Асандр был потрясен той стремительностью, с которой Митридат разделался с главной колонной вифинской рати, принудив ее правое и левое крылья к беспорядочному бегству. И хотя ему было очевидно, что римские легионеры составляли в ней меньшинство, а большая часть состояла из вифинцев и местных варваров, – увиденного им было достаточно, чтобы уверовать в непреоборимую силу и непобедимость Митридатовых полчищ.

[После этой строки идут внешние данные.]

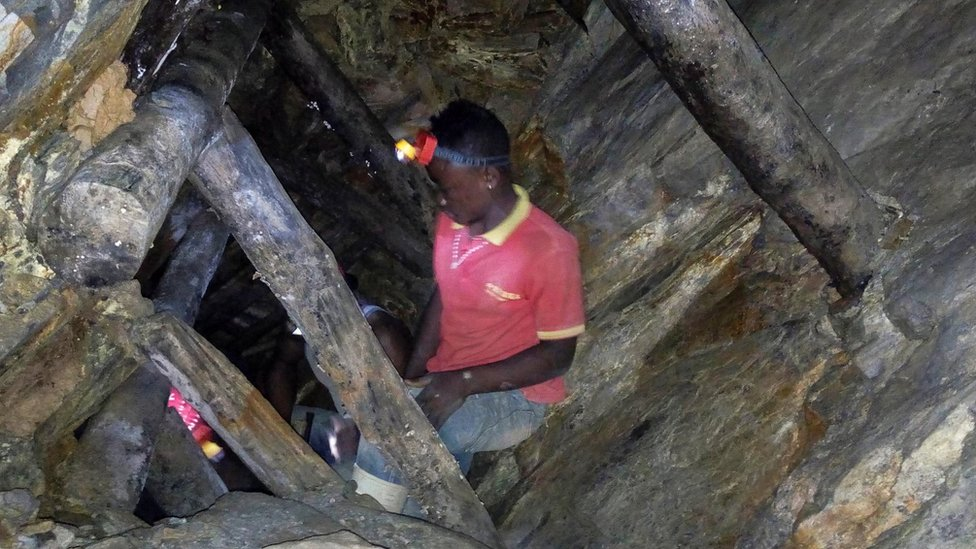 File photo: A Congolese miner works in an artisanal gold mine near Kamituga, eastern Democratic Republic of the Congo, August 1, 2018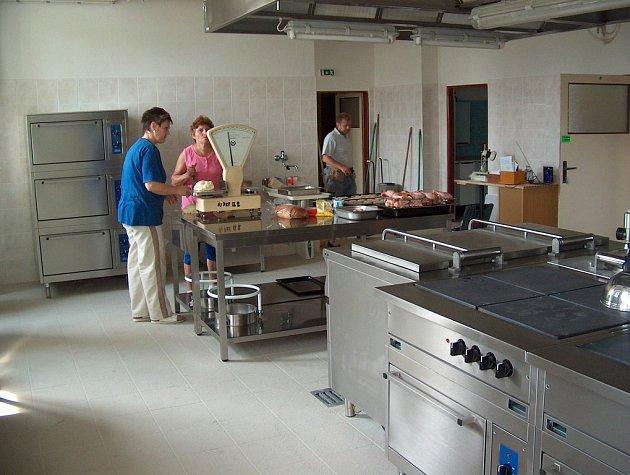 Nová kuchyň v zuberské škole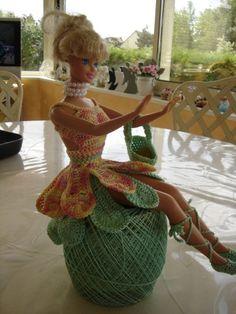Féerique robe en crochet pour Barbie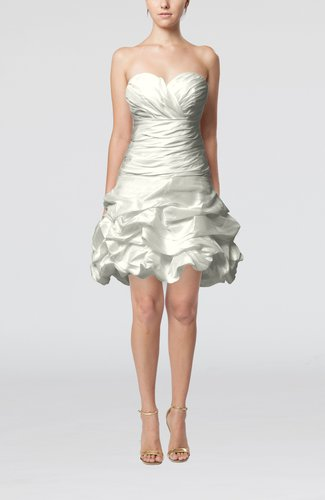 Cute Hall A-line Sleeveless Taffeta Short Pick up Bridal Gowns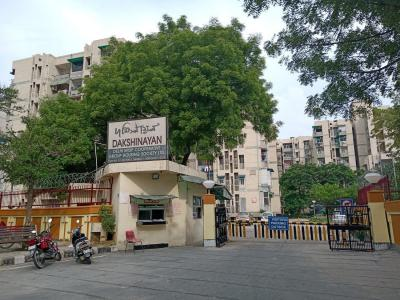 Gallery Cover Image of 1600 Sq.ft 3 BHK Apartment for buy in Dakshinayan Apartments, Sector 4 Dwarka for 14100000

Узрев царя, сходящего с колесницы, он преисполнился чувства восторга и благоговения. Но, подойдя ближе, вместе с толпой придворных, вгляделся в изменчивый лик Митридата и поразился его необычным выражением. Асандр уже видел царя милостивым и простым, как воин. Видел и надменно-величавым во время пира. А сейчас перед ним предстал хищник, забрызганный кровью, с волчьим взглядом и неприятно оскаленными зубами. Растрепанная борода казалась омерзительной от висевших на ней сгустков крови, а сбившийся набок золотой шлем как-то неприлично нарушал царственное благочиние. Митридат был утомлен битвой и, видимо, испытывал жажду. Он отдувался и облизывал языком сухие губы, что опять-таки покоробило боспорца. Мелькнула хулительная мысль, что царь сейчас похож не на земного бога, избранника небесного Олимпа, а на сказочного андрофага, только что упившегося человеческой кровью.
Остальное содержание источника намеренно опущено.